La previsión de la Autoridad Portuaria al ampliar esta infraestructura permite hoy el despliegue del sistema OPS, aunque la red de transporte nacional no ha crecido al mismo ritmo

Teófila Martínez, el  día que presentó en 2009, como alcaldesa de Cádiz, la  maqueta con la  rotonda que quería hacer Fomento.
Teófila Martínez, el día que presentó en 2009, como alcaldesa de Cádiz, la maqueta con la rotonda que quería hacer Fomento. / D.C.

Para entender por qué el puerto de la Bahía de Cádiz puede decir hoy que "tiene sus deberes hechos" mientras la Junta de Andalucía alerta de un apagón de inversiones, hay que mirar hacia una infraestructura clave: la subestación de Las Cortes.

Esta instalación es, a efectos prácticos, el gran corazón eléctrico que bombea energía a la capital y a gran parte de la actividad portuaria. En un ejercicio de previsión que hoy se revela vital, la Autoridad Portuaria de la Bahía de Cádiz (APBC) acometió hace años la ampliación de su capacidad para asegurar que proyectos estrella como la nueva terminal de contenedores y el sistema OPS (Onshore Power Supply) no se quedaran en papel mojado por falta de potencia.

El "balón de oxígeno" de la inversión propia

Gracias a que la APBC financió y ejecutó la mejora de sus conexiones y el refuerzo de la red que depende directamente de su gestión, el Puerto ha logrado una autonomía eléctrica temporal. Esto es lo que permite que:

  • Los cruceros puedan apagar sus motores al atracar, eliminando la emisión de gases contaminantes en el centro urbano.
  • La nueva terminal pueda operar con grúas de última generación y sistemas automatizados de alto consumo.
  • Las empresas ya instaladas en el recinto fiscal y portuario mantengan su operatividad sin cortes ni caídas de tensión.

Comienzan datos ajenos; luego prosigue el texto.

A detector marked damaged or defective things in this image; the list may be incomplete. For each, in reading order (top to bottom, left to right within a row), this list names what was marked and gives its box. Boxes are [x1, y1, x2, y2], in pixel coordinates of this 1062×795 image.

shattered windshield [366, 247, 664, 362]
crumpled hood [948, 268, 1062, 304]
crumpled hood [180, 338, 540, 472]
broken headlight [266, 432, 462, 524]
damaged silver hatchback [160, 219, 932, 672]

Sin embargo, fuentes técnicas advierten de que esta infraestructura es un "circuito cerrado". La subestación de Las Cortes recibe la energía de la red de transporte nacional (propiedad de Red Eléctrica de España). Si ese "grifo" general no aumenta su presión, por mucha capacidad que tenga la subestación local, no habrá más energía que repartir.

La diferencia entre "necesidad" y "oportunidad"

El rigor de esta cuestión reside en una distinción que la APBC deja clara: una cosa es la demanda cautiva (lo que ya existe y necesita luz para funcionar) y otra muy distinta es la capacidad de atracción.

El problema que denuncia el sector industrial no es que Cádiz se vaya a quedar a oscuras mañana, sino que la Red de Transporte de Electricidad diseñada por el Gobierno central para el periodo 2021-2026 no contempla la creación de nuevos nodos de gran potencia en la zona.

Sin esa reserva de energía "sobrante", cualquier proyecto de industria pesada, una planta de ensamblaje automatizada o un centro de datos de alto rendimiento que quisiera aprovechar la nueva conectividad ferroviaria de la Cabezuela, recibiría una respuesta negativa en su solicitud de acceso a la red.

El fantasma de la "isla energética"

Cádiz corre el riesgo de convertirse en una isla energética: una ciudad con un puerto moderno y conectado por tren, pero con una red eléctrica dimensionada exclusivamente para el consumo doméstico y el sector servicios actual.

El despliegue del ferrocarril en el Bajo de la Cabezuela, una demanda histórica de la provincia, pierde gran parte de su sentido si el suelo industrial que lo rodea no puede ofrecer a los inversores el suministro eléctrico necesario para procesos de fabricación modernos.

En definitiva, la subestación de Las Cortes ha sido el paraguas que ha protegido al puerto de la desidia inversora estatal durante los últimos años, pero ese paraguas ya no puede cubrir los nuevos suelos y las futuras ampliaciones que la Bahía necesita para dejar de depender exclusivamente del turismo y el sector servicios.